There's an old poem that goes something like this.  I don't know who the author is:

Cleaning and scrubbing can wait till tomorrow, 
but babies grow up, as we've learned to our sorrow. 

So quiet down cobwebs and dust go to sleep. 
I'm rocking my baby and babies don't keep.


----------



## DGM (Aug 2, 2018)

jujube said:


> There's an old poem that goes something like this.  I don't know who the author is:
> 
> 
> "but babies grow up, as we've learned to our sorrow"..........As I have always said "little kids:  Little problems.  Big kids:  Big  problems"
> .


----------



## RadishRose (Aug 2, 2018)

What a life change!

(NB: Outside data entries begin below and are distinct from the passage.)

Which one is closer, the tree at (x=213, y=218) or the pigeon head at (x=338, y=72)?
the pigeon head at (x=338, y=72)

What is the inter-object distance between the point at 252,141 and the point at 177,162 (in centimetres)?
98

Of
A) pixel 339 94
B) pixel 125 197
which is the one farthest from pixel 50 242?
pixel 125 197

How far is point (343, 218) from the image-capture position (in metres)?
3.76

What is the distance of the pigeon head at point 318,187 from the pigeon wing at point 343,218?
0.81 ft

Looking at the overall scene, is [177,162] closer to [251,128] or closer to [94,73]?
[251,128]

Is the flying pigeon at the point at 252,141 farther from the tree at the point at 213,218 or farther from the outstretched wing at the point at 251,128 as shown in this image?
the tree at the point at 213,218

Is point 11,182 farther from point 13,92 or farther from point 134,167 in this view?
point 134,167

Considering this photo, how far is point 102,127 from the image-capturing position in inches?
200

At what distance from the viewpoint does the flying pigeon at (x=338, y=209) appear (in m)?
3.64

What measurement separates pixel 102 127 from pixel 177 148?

It's all good.


----------



## hearlady (Aug 6, 2018)

This story brings years. You and the baby have each been given a gift. I salute you Sally!


----------



## moviequeen1 (Aug 6, 2018)

Hi Sally,what a thoughtful,caring person you are to take care of your grand nephew. You deserve the'Mother of the Year Award' Sue


----------



## DaveA (Aug 6, 2018)

jujube said:


> There's an old poem that goes something like this.  I don't know who the author is:
> 
> Cleaning and scrubbing can wait till tomorrow,
> but babies grow up, as we've learned to our sorrow.
> ...



And there's a lot of truth in that little poem.  We've worked our way through kids, grandkids and now great grands.  They are a delight and the years do slip by very rapidly.  For many of us, the child that you rocked and cuddled with many years ago is now being called grampa and/or gramma when at family gatherings.  At these gatherings I sometimes turn my head to respond when some little voice says, "Grandpa" and then I realize the little one is addressing my son.


----------